The Fifth Circuit’s decision in Blessey v. Marine Services, Inc., --- F.3d ---, 2014 WL 5837059 (5th Cir. Nov. 10, 2014), highlights two different ways that adverse pretrial rulings can wind up unreviewable.

Preservation Issue: Summary Judgment

Prior to trial, the appellant sought summary judgment on a purely legal issue. The trial court denied the motion, and the case proceeded to a trial by jury. The appellant lost and challenged the summary judgment ruling on appeal. The Fifth Circuit held that while other circuits will review “purely legal issues” decided on summary judgment prior to trial, the Fifth Circuit follows the view that, once a jury trial is held, the appellate court lacks jurisdiction to consider the summary judgment ruling.

Critically, the appellant had not raised the summary judgment arguments again in a Rule 50 motion. Had it done so, the appellate court would have reviewed the matter in the Rule 50 context.

Tip: In a jury trial, avoid concerns about preserving summary judgment arguments by raising those same arguments again through Rule 50 motions.

The court’s discussion calls to mind the United States Supreme Court’s decision in Ortiz v. Jordan, 562 U.S. 180 (2011), where the high court distinguished between summary judgment challenges relating to the sufficiency of the evidence and those involving a “purely legal issue” that can be resolved with reference to undisputed facts. Ortiz held that the case before the court involved the former and that such matters are not reviewable on appeal following a jury trial. There, too, the appellant did not file a Rule 50 motion raising the same challenge, and had the appellant done so, the matter would have been reviewable in that context.

Ortiz expressly declined to address whether the summary judgment ruling would have been reviewable had it involved a “purely legal issue.” As Blessey shows, the answer in the Fifth Circuit is no.

Preservation Issue: Motions In Limine

The appellant in Blessey also challenged the denial of a motion in limine to exclude certain evidence. Having lost that effort, the appellant referenced the evidence at issue in opening statements and then affirmatively introduced the evidence.

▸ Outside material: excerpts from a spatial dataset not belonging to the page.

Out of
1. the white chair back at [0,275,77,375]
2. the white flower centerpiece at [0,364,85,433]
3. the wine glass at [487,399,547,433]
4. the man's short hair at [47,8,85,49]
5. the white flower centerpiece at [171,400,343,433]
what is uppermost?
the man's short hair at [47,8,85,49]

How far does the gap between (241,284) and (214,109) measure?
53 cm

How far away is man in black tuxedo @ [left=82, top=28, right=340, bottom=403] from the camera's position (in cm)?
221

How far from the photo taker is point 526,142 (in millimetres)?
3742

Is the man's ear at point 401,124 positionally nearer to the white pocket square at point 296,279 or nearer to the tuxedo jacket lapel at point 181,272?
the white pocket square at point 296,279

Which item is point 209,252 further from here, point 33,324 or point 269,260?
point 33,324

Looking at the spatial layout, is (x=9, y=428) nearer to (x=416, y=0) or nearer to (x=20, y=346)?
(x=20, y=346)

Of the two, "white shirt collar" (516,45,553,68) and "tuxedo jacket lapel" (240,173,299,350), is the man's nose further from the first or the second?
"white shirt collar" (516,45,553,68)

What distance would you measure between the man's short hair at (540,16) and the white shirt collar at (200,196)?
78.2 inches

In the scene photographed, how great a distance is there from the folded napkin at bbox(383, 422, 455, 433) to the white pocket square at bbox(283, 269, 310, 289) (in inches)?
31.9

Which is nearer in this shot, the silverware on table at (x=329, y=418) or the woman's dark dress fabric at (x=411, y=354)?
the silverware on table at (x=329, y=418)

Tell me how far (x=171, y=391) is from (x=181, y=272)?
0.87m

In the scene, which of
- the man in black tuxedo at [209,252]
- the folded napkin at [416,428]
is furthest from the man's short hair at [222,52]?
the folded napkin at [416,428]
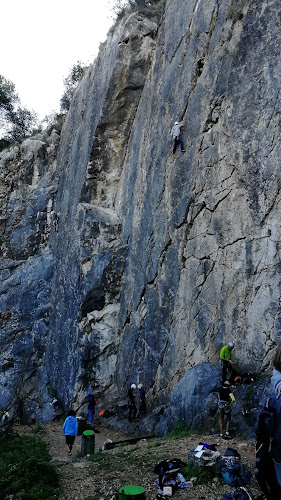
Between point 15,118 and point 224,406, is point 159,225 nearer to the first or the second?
point 224,406

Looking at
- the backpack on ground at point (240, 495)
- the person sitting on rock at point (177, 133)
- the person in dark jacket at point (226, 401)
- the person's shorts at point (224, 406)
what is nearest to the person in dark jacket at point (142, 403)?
the person in dark jacket at point (226, 401)

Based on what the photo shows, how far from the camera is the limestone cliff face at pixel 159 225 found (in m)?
11.2

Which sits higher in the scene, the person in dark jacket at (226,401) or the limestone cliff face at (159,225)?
the limestone cliff face at (159,225)

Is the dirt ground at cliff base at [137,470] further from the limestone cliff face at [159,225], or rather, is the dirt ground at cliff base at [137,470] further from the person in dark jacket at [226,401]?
the limestone cliff face at [159,225]

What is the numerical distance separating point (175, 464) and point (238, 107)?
9.08 meters

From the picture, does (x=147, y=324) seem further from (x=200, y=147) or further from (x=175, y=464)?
(x=175, y=464)

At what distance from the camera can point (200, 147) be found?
44.5ft

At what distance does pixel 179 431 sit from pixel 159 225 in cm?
711

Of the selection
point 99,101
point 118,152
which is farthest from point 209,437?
point 99,101

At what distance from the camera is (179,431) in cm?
1098

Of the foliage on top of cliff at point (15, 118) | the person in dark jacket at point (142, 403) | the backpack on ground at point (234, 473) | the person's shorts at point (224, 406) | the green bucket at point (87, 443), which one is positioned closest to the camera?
the backpack on ground at point (234, 473)

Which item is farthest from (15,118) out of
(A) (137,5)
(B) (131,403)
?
(B) (131,403)

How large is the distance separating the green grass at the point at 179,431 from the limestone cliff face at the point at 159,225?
293 millimetres

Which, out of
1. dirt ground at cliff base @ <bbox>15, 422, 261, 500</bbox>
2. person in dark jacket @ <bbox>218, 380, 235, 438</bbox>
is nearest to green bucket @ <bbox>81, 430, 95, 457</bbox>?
dirt ground at cliff base @ <bbox>15, 422, 261, 500</bbox>
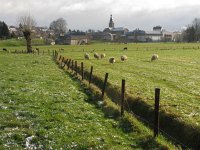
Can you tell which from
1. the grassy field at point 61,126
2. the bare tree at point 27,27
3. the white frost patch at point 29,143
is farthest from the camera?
the bare tree at point 27,27

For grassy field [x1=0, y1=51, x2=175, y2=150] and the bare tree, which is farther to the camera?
the bare tree

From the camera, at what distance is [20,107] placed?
21.2 m

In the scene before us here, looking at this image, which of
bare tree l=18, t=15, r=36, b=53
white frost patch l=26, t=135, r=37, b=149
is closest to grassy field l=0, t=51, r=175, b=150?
white frost patch l=26, t=135, r=37, b=149

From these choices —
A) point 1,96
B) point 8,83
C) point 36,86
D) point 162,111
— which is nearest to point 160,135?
→ point 162,111

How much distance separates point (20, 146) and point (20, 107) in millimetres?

The Fifth Circuit held that the appellant’s actions waived any challenge to the pretrial ruling.

Tip: If you unsuccessfully tried to keep something out of evidence, avoid potential waiver problems by not being the party that introduces that evidence at trial.  If you believe you must address the evidence, consider seeking a ruling or agreement that by informing the jury about the evidence, you are not waiving your objection that the evidence should be excluded.